PROVIDED TEXT
Portions reprinted, with permission, from IEEE Spectrum, January 1996, The Institute of Electrical and Electronics Engineers, Inc., 345 East 47th St., New York, NY 10017.

IEEE Spectrum

January, 1996

Transportation

by Dave Dooling, Contributing Editor

Airport '95

Competition among airlines heated up in Europe as carriers took full advantage of the European Union's Third Aviation Package, which extends an airline's license to fly in one European country to every country in the Union. The Union has now exploited the new rules to keep France from restricting non-French airlines from using Orly Airport in Paris.

In the United States the hard-luck Denver International Airport (DIA, its three-letter code) finally opened Feb. 28--16 months late because of problems with a so-called state-of-the-art baggage-handling system that mangled more items than it delivered.

Once the passenger gets to the plane, DIA seems to have justified its planners' hopes. In October, a six-month performance report claimed that DIA was immediately removed from the FAA's list of congested airports and has an acceptance rate of up to 120 aircraft per hour (an average of 1324 per day), 35 percent higher than Stapleton in good weather and 275 percent higher than in bad weather. Its arrival rate was 12 during an October snowstorm that would have closed Stapleton.

GOAL A
According to the Airport '95 text, why did Denver International Airport open later than planned?

RECORDS FOR THE TASK
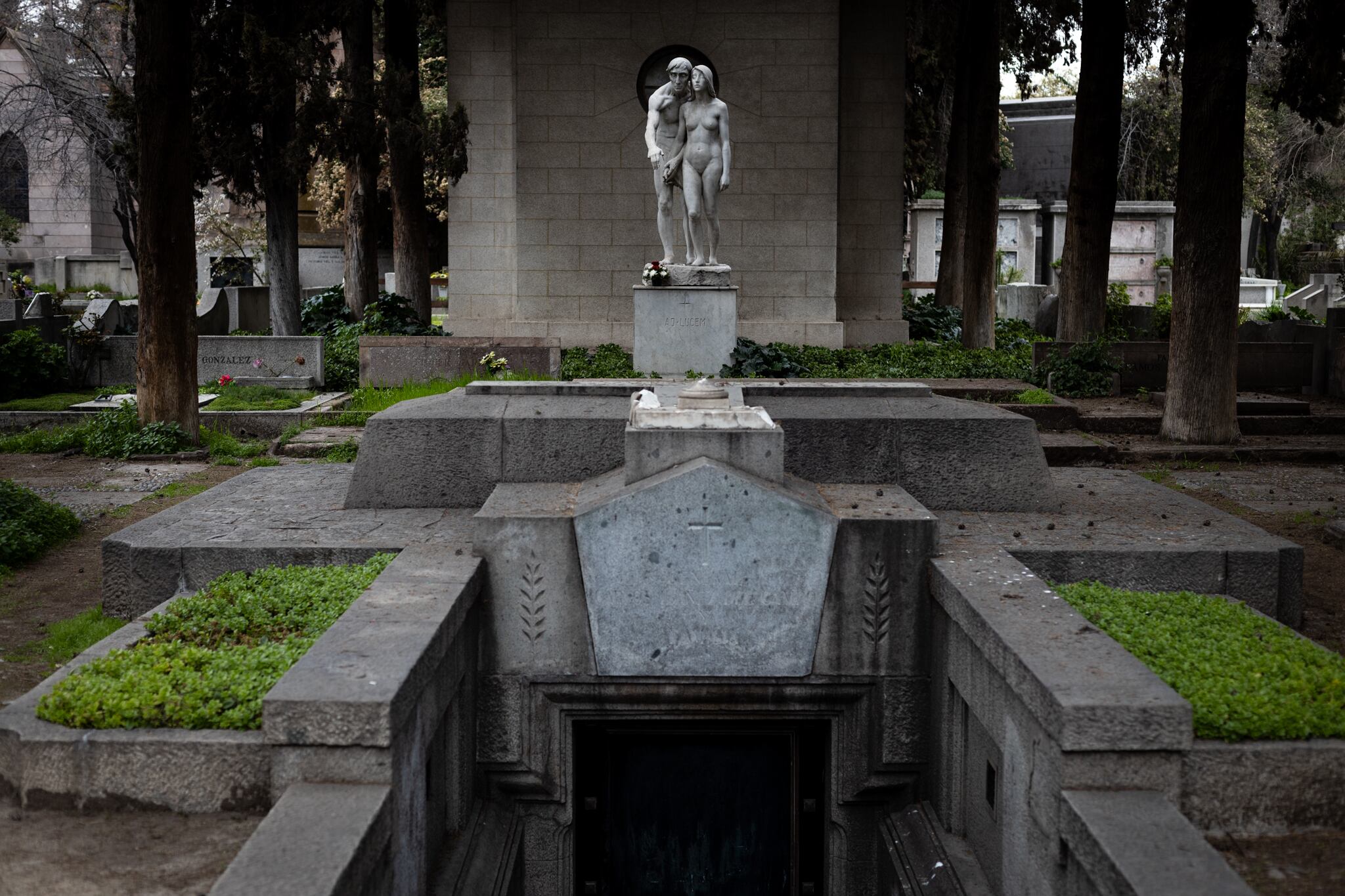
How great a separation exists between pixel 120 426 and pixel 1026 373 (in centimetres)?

--

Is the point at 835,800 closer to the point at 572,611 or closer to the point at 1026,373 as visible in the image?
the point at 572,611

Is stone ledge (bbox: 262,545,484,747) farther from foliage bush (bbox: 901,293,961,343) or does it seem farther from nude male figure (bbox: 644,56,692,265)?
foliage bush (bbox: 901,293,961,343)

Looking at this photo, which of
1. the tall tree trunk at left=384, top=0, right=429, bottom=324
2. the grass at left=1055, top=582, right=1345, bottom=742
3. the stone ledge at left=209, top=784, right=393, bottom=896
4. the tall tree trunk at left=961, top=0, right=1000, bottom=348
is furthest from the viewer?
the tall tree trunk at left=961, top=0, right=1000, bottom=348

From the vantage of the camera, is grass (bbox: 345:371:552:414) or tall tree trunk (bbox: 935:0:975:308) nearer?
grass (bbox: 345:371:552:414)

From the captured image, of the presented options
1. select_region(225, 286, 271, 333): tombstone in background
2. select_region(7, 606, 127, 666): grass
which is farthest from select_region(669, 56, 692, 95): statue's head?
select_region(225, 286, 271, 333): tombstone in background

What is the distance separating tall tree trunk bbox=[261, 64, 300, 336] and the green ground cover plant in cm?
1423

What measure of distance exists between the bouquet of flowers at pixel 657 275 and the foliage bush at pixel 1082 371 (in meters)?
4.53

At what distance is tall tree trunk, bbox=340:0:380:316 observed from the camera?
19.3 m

GOAL B
Show every line of the listing that contains the word "which".

COMPLETE OUTPUT A
Denver International Airport opened on Feb. 28, 16 months late, because of problems with its baggage-handling system. That system mangled more items than it delivered.

COMPLETE OUTPUT B
Looking at this photo, which of
which is farthest from select_region(669, 56, 692, 95): statue's head?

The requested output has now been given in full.